Is this how you want to rule when you get your Oduduwa Republic? Governance by youthful harassment and terrorism? Consensus by force of brutish might, not logic? Woes and pestilence for opposing views? Abeg stop this nonsense before you climb the tree beyond the leaves… Apologies won’t cut it, anymore.

“News: APC plans to be in power for another 32 years – Buni
My Point: Politicians are so poor students of history! They never learn.
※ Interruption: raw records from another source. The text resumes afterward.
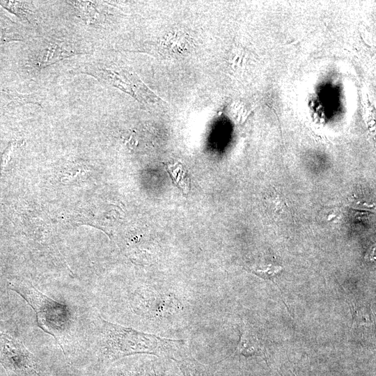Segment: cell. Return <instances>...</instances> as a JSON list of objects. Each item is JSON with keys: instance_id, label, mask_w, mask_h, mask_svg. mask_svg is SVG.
Wrapping results in <instances>:
<instances>
[{"instance_id": "obj_6", "label": "cell", "mask_w": 376, "mask_h": 376, "mask_svg": "<svg viewBox=\"0 0 376 376\" xmlns=\"http://www.w3.org/2000/svg\"><path fill=\"white\" fill-rule=\"evenodd\" d=\"M35 97L32 95L22 94L14 90L0 87V113L26 103L36 102Z\"/></svg>"}, {"instance_id": "obj_10", "label": "cell", "mask_w": 376, "mask_h": 376, "mask_svg": "<svg viewBox=\"0 0 376 376\" xmlns=\"http://www.w3.org/2000/svg\"><path fill=\"white\" fill-rule=\"evenodd\" d=\"M0 6L22 19L31 22L34 18V13L31 3L21 1H0Z\"/></svg>"}, {"instance_id": "obj_11", "label": "cell", "mask_w": 376, "mask_h": 376, "mask_svg": "<svg viewBox=\"0 0 376 376\" xmlns=\"http://www.w3.org/2000/svg\"><path fill=\"white\" fill-rule=\"evenodd\" d=\"M14 149V144L10 143L9 146L6 149L4 152L3 153L2 157H1V169L3 170L4 167L6 166L7 163L10 160V157L11 155V153L13 152Z\"/></svg>"}, {"instance_id": "obj_3", "label": "cell", "mask_w": 376, "mask_h": 376, "mask_svg": "<svg viewBox=\"0 0 376 376\" xmlns=\"http://www.w3.org/2000/svg\"><path fill=\"white\" fill-rule=\"evenodd\" d=\"M0 363L10 376H37L38 363L13 326L0 321Z\"/></svg>"}, {"instance_id": "obj_1", "label": "cell", "mask_w": 376, "mask_h": 376, "mask_svg": "<svg viewBox=\"0 0 376 376\" xmlns=\"http://www.w3.org/2000/svg\"><path fill=\"white\" fill-rule=\"evenodd\" d=\"M97 345L103 355L112 359L135 354L173 357L185 350L182 340L162 338L115 324L99 316L95 322Z\"/></svg>"}, {"instance_id": "obj_8", "label": "cell", "mask_w": 376, "mask_h": 376, "mask_svg": "<svg viewBox=\"0 0 376 376\" xmlns=\"http://www.w3.org/2000/svg\"><path fill=\"white\" fill-rule=\"evenodd\" d=\"M17 24L5 15H0V45L10 41L23 40Z\"/></svg>"}, {"instance_id": "obj_5", "label": "cell", "mask_w": 376, "mask_h": 376, "mask_svg": "<svg viewBox=\"0 0 376 376\" xmlns=\"http://www.w3.org/2000/svg\"><path fill=\"white\" fill-rule=\"evenodd\" d=\"M134 307L148 317H166L181 308L182 304L170 295L162 294L152 289H141L135 295Z\"/></svg>"}, {"instance_id": "obj_2", "label": "cell", "mask_w": 376, "mask_h": 376, "mask_svg": "<svg viewBox=\"0 0 376 376\" xmlns=\"http://www.w3.org/2000/svg\"><path fill=\"white\" fill-rule=\"evenodd\" d=\"M9 287L32 308L38 326L52 336L65 354V345L69 343L72 327L69 308L43 294L28 281H13Z\"/></svg>"}, {"instance_id": "obj_7", "label": "cell", "mask_w": 376, "mask_h": 376, "mask_svg": "<svg viewBox=\"0 0 376 376\" xmlns=\"http://www.w3.org/2000/svg\"><path fill=\"white\" fill-rule=\"evenodd\" d=\"M262 345L255 331L248 324L243 327L238 343V350L242 354H253Z\"/></svg>"}, {"instance_id": "obj_9", "label": "cell", "mask_w": 376, "mask_h": 376, "mask_svg": "<svg viewBox=\"0 0 376 376\" xmlns=\"http://www.w3.org/2000/svg\"><path fill=\"white\" fill-rule=\"evenodd\" d=\"M72 5L79 16L87 24H94L100 18V12L97 5L91 1H67Z\"/></svg>"}, {"instance_id": "obj_4", "label": "cell", "mask_w": 376, "mask_h": 376, "mask_svg": "<svg viewBox=\"0 0 376 376\" xmlns=\"http://www.w3.org/2000/svg\"><path fill=\"white\" fill-rule=\"evenodd\" d=\"M88 42L60 39L45 40L31 55V63L35 67L45 68L61 59L76 54H88Z\"/></svg>"}]
</instances>
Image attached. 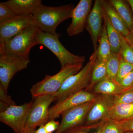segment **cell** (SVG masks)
Listing matches in <instances>:
<instances>
[{
    "mask_svg": "<svg viewBox=\"0 0 133 133\" xmlns=\"http://www.w3.org/2000/svg\"><path fill=\"white\" fill-rule=\"evenodd\" d=\"M74 8L71 4L58 7L41 4L32 14L35 25L41 31L55 35L59 24L71 18Z\"/></svg>",
    "mask_w": 133,
    "mask_h": 133,
    "instance_id": "obj_1",
    "label": "cell"
},
{
    "mask_svg": "<svg viewBox=\"0 0 133 133\" xmlns=\"http://www.w3.org/2000/svg\"><path fill=\"white\" fill-rule=\"evenodd\" d=\"M97 59L96 50L81 70L66 79L59 90L54 94L56 100L59 101L74 93L86 90L90 84L93 69Z\"/></svg>",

Was it not PDP chair, Vincent Ogbulafor who boasted in 2014 that his party, confident of dusting the battle-weary GMB again at the 2015 polls, would rule for another 60 years? Six months after, they were picking their tongues on the floor, after a dramatic and unimaginable drubbing at the polls.

Now, as if in echo chamber, another party chair (though interim), has begun huffing and puffing about ruling for decades (at least, eight terms), when he cannot guarantee seeing tomorrow!
Is genuine solicitation for power that predictable and certain? Or this verbal diarrhoea is peculiar to Nigerian politicians? And they really don’t mean what they say – just puff and purr?”